Can you sum up the text classification API description in two sentences?

§ Text section:
※ ※ ※

Text Classification API

Multi-label text classification API using embeddings and IBM Watsonx AI, deployed on IBM Code Engine.

Overview

This API classifies web page text into multiple categories using:

Sentence embeddings (all-MiniLM-L6-v2) for semantic similarity
Frequency bucketing to prioritize common categories
IBM Watsonx AI LLM for final classification

Architecture

app/src/
├── embeddings.py       # Embedding generation using SentenceTransformer
├── category_matcher.py # Cosine similarity with frequency bucketing
├── classifier.py       # IBM Watsonx AI LLM classification
└── pipeline.py         # End-to-end classification pipeline

main.py                 # FastAPI application

API Endpoints

`POST /classify`

Classify text into categories.

※ ※ ※

§ Extracted data:
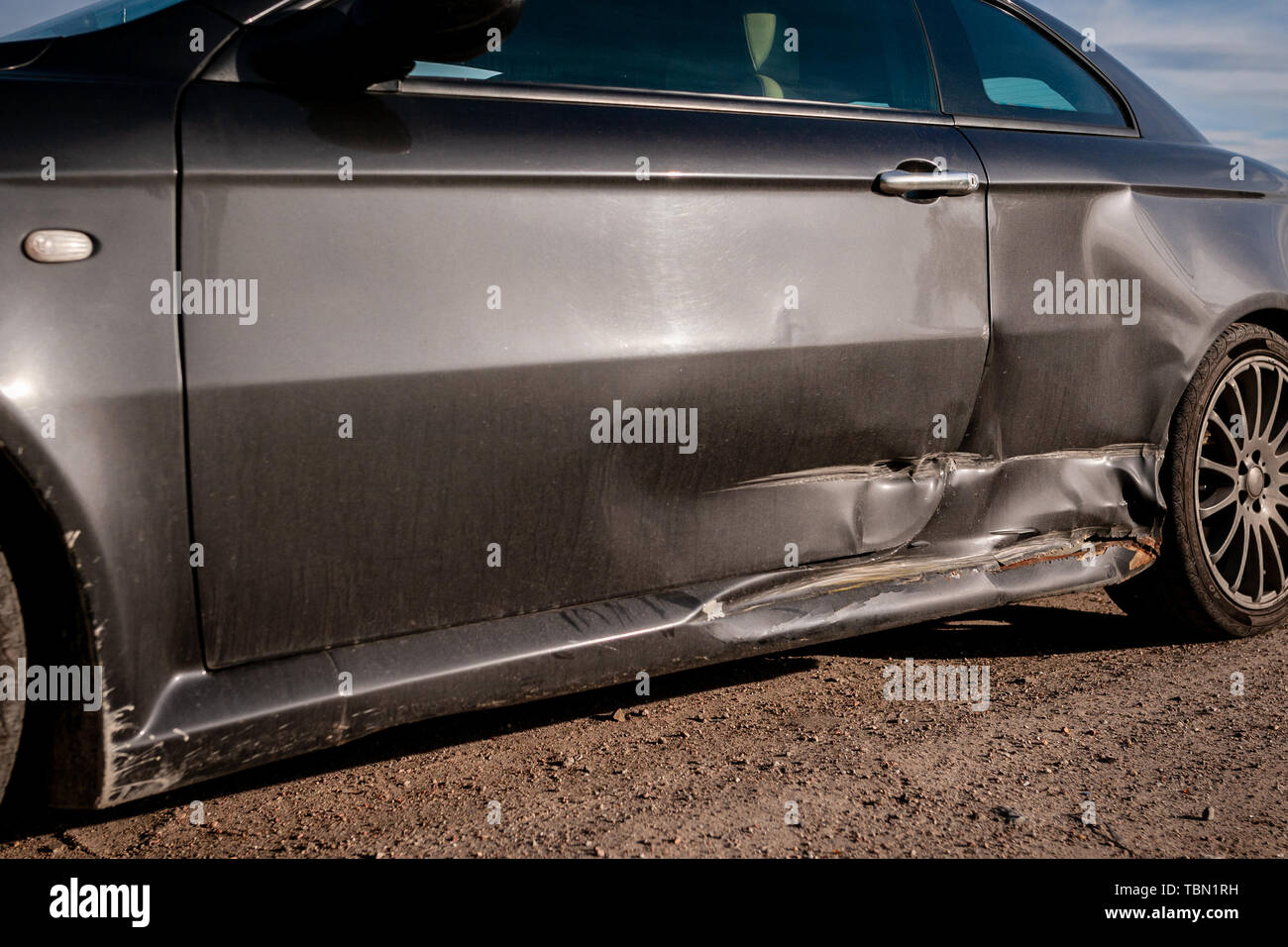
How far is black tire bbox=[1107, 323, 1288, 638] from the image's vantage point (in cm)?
311

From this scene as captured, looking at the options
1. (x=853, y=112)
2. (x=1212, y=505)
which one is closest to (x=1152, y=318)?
(x=1212, y=505)

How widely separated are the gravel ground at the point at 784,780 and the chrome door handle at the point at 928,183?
1191 mm

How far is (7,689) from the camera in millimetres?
1681

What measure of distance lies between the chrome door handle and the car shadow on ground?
3.95ft

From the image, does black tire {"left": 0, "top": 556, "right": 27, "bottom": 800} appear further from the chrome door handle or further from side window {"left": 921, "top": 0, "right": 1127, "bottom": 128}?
side window {"left": 921, "top": 0, "right": 1127, "bottom": 128}

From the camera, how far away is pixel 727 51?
250cm

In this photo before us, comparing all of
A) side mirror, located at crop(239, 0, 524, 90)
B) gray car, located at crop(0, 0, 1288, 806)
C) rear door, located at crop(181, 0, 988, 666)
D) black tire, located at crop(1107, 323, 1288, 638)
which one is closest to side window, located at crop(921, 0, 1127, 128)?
gray car, located at crop(0, 0, 1288, 806)

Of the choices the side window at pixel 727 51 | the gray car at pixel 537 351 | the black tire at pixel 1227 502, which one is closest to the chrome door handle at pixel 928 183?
the gray car at pixel 537 351

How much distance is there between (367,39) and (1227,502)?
2.56m

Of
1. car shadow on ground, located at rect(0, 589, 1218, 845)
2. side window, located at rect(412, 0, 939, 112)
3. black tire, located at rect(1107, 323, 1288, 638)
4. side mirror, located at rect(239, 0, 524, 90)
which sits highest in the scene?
side window, located at rect(412, 0, 939, 112)

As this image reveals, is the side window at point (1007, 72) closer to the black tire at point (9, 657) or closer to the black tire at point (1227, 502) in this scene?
the black tire at point (1227, 502)

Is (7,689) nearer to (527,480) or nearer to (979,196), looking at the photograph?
(527,480)

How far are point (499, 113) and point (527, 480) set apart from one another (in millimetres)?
645
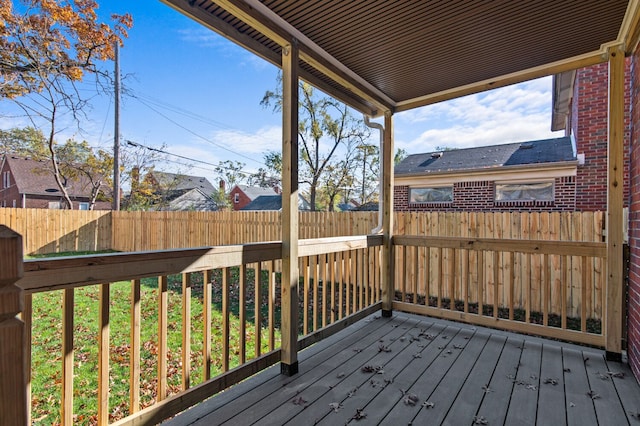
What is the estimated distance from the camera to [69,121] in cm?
558

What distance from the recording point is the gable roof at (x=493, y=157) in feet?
24.4

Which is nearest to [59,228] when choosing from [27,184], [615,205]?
[27,184]

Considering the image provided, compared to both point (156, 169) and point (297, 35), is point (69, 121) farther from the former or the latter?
point (156, 169)

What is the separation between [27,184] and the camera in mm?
5523

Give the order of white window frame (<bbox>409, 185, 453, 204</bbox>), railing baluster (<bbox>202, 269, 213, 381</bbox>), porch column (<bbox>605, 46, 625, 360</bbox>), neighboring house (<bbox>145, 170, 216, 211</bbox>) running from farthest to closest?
neighboring house (<bbox>145, 170, 216, 211</bbox>) < white window frame (<bbox>409, 185, 453, 204</bbox>) < porch column (<bbox>605, 46, 625, 360</bbox>) < railing baluster (<bbox>202, 269, 213, 381</bbox>)

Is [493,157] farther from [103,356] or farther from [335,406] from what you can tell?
[103,356]

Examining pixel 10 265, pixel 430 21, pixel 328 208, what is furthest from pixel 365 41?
pixel 328 208

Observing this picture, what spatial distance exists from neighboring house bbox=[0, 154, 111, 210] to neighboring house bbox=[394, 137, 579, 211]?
7889 millimetres

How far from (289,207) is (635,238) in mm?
2549

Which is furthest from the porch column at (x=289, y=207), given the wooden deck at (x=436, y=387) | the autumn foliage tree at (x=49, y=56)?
the autumn foliage tree at (x=49, y=56)

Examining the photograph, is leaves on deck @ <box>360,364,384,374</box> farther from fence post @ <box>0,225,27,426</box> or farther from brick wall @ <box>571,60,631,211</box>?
brick wall @ <box>571,60,631,211</box>

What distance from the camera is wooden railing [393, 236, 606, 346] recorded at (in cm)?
289

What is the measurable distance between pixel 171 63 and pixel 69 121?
24.6ft

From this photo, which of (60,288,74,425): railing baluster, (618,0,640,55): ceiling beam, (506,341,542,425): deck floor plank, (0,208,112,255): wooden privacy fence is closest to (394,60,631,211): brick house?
(618,0,640,55): ceiling beam
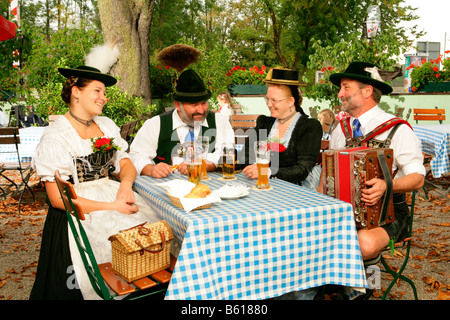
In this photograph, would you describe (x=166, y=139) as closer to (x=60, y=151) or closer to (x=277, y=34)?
(x=60, y=151)

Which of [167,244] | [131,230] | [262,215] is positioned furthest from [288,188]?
[131,230]

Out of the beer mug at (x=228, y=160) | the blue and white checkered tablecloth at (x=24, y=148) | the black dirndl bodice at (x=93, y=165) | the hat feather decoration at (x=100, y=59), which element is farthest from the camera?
the blue and white checkered tablecloth at (x=24, y=148)

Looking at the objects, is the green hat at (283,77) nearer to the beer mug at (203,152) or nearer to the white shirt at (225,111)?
the beer mug at (203,152)

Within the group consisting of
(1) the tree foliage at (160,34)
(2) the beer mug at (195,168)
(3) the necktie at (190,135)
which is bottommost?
(2) the beer mug at (195,168)

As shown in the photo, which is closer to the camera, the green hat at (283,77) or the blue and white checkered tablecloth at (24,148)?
the green hat at (283,77)

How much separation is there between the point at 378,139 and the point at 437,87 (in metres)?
10.3

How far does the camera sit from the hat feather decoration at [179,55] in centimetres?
444

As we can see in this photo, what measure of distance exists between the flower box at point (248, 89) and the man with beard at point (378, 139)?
8.38 metres

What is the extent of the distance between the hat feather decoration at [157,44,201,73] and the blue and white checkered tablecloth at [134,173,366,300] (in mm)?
2540

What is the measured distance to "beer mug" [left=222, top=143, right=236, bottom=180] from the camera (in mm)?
2852

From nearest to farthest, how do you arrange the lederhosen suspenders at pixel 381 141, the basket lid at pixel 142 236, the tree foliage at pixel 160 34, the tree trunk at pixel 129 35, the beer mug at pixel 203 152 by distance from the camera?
the basket lid at pixel 142 236
the lederhosen suspenders at pixel 381 141
the beer mug at pixel 203 152
the tree foliage at pixel 160 34
the tree trunk at pixel 129 35

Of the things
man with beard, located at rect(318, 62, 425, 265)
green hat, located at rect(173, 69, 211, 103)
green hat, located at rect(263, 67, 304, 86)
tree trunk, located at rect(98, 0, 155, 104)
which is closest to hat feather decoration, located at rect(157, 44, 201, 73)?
green hat, located at rect(173, 69, 211, 103)

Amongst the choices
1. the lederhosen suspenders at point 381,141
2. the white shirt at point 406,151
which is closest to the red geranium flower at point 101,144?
the lederhosen suspenders at point 381,141
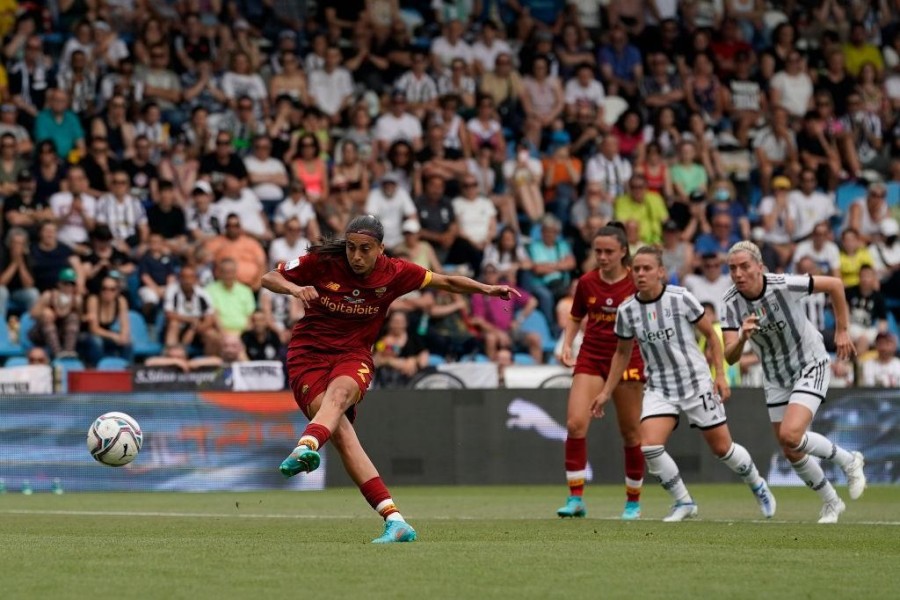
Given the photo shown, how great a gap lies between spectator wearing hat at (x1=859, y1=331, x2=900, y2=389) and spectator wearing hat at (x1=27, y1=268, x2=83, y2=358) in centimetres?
1033

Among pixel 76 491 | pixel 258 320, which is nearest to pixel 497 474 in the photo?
pixel 258 320

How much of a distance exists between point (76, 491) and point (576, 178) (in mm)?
9786

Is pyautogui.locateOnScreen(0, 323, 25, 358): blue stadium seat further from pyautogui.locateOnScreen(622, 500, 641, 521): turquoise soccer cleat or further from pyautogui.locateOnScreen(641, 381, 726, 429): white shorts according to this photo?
pyautogui.locateOnScreen(641, 381, 726, 429): white shorts

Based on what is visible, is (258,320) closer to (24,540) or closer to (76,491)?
(76,491)

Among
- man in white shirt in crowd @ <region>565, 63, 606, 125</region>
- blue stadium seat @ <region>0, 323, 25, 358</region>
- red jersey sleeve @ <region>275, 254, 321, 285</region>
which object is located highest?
man in white shirt in crowd @ <region>565, 63, 606, 125</region>

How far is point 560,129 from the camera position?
24984mm

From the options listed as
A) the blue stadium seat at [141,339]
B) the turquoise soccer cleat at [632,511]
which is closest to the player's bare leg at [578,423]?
the turquoise soccer cleat at [632,511]

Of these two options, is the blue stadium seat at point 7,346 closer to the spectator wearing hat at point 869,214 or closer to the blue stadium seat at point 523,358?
the blue stadium seat at point 523,358

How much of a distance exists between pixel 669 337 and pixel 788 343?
0.98 metres

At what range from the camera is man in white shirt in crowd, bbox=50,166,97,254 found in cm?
2073

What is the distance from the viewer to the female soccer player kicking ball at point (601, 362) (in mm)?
13383

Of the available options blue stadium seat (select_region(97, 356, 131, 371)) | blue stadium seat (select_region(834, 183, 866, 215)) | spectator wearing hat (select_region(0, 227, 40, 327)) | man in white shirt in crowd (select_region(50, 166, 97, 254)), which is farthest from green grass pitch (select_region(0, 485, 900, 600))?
blue stadium seat (select_region(834, 183, 866, 215))

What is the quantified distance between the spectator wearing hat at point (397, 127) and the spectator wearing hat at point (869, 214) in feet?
22.7

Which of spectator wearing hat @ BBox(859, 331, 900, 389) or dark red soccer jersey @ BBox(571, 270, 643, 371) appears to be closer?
dark red soccer jersey @ BBox(571, 270, 643, 371)
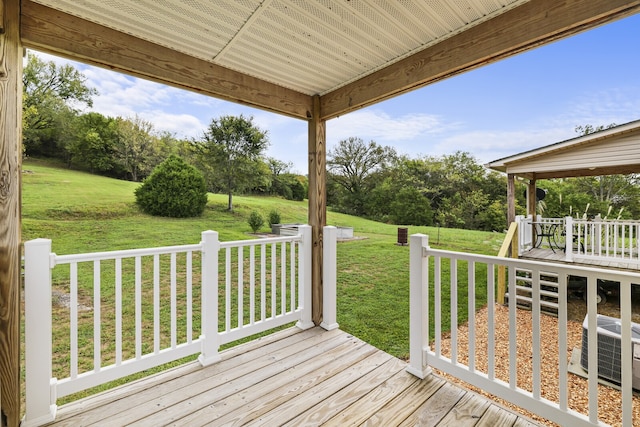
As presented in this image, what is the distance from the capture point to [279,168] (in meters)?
8.04

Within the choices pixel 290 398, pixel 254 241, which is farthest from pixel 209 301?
pixel 290 398

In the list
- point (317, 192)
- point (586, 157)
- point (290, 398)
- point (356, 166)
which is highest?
point (356, 166)

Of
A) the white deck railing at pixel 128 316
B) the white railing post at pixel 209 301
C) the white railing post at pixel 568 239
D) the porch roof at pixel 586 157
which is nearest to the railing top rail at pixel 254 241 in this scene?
the white deck railing at pixel 128 316

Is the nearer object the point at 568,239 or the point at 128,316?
the point at 568,239

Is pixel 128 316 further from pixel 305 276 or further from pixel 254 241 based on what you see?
pixel 305 276

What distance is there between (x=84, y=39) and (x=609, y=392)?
509cm

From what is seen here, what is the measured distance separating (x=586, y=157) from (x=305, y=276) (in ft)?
12.7

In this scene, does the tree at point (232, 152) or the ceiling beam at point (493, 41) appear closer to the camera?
the ceiling beam at point (493, 41)

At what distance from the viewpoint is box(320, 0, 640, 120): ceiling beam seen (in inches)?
51.3

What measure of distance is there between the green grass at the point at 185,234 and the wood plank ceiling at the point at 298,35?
10.1 feet

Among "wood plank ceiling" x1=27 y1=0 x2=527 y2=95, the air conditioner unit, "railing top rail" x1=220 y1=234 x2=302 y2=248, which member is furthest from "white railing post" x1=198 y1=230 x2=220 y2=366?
the air conditioner unit

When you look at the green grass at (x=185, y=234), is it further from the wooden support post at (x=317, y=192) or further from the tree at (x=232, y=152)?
the wooden support post at (x=317, y=192)

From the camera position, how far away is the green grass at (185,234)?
4434 mm

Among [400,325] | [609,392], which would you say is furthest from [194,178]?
[609,392]
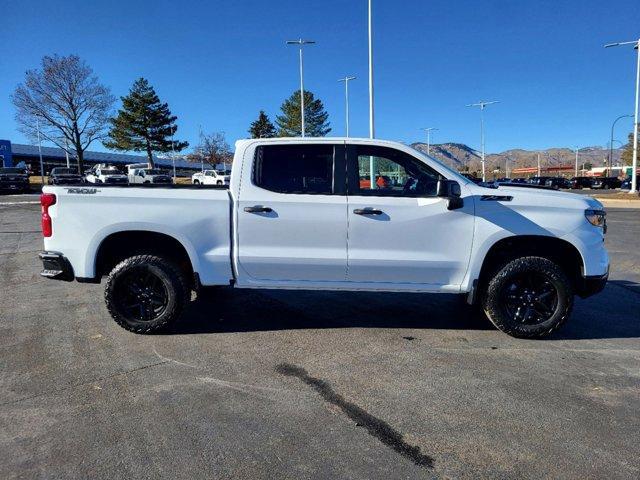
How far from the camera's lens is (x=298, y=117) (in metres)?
64.1

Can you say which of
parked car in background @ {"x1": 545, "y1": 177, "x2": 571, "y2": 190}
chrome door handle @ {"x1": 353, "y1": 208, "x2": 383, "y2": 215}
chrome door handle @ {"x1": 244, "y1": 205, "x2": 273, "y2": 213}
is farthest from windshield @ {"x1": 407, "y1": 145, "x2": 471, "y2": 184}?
parked car in background @ {"x1": 545, "y1": 177, "x2": 571, "y2": 190}

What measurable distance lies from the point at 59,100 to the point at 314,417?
190 ft

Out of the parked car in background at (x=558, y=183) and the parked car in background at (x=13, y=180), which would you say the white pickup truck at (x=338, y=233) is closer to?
the parked car in background at (x=13, y=180)

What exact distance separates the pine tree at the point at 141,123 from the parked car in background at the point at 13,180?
28.3 meters

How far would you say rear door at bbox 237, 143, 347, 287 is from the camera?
15.3 ft

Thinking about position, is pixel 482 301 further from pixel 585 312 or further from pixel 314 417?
pixel 314 417

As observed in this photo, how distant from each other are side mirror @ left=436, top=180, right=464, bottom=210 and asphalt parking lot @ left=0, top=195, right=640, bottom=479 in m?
1.34

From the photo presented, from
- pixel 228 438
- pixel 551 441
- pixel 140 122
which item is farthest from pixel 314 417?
pixel 140 122

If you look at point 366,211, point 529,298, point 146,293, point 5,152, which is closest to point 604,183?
point 529,298

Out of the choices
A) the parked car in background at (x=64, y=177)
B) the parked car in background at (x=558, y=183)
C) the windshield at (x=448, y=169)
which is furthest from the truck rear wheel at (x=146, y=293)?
the parked car in background at (x=558, y=183)

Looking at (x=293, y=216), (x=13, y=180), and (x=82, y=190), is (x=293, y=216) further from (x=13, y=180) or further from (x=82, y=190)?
(x=13, y=180)

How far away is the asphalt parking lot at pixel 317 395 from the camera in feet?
9.16

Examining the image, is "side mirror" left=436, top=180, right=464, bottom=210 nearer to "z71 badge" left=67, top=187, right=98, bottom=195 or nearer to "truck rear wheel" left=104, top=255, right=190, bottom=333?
"truck rear wheel" left=104, top=255, right=190, bottom=333

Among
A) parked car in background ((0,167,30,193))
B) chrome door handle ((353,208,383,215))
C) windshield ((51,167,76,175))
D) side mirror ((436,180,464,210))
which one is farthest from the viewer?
windshield ((51,167,76,175))
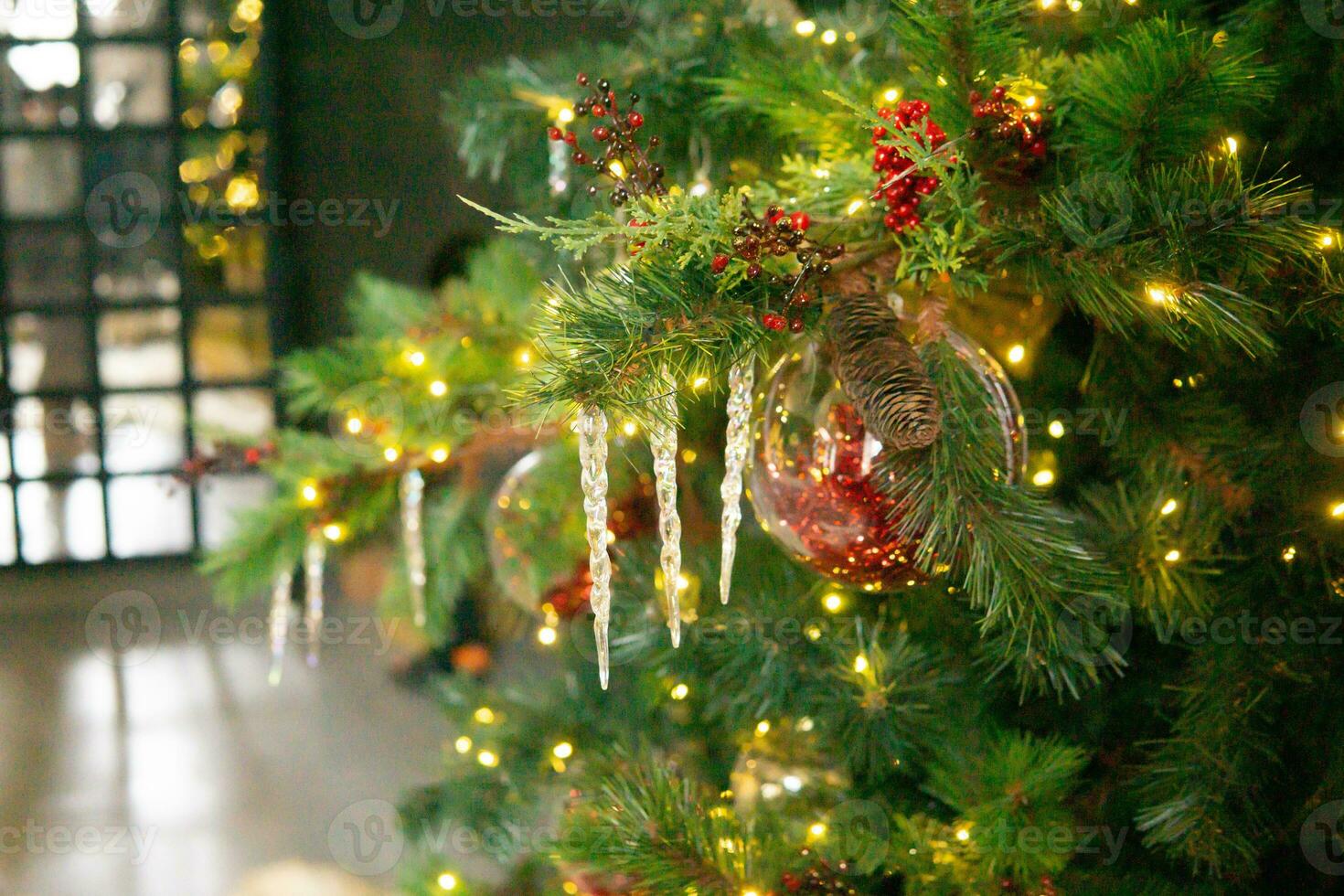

※ ※ ※

§ Task response: The Text Classification API performs multi-label text classification using embeddings and IBM Watsonx AI, and it is deployed on IBM Code Engine. It sorts web page text into multiple categories by combining all-MiniLM-L6-v2 sentence embeddings for semantic similarity, frequency bucketing to prioritize common categories, and a Watsonx AI LLM for the final classification, all served by a FastAPI application with a POST /classify endpoint.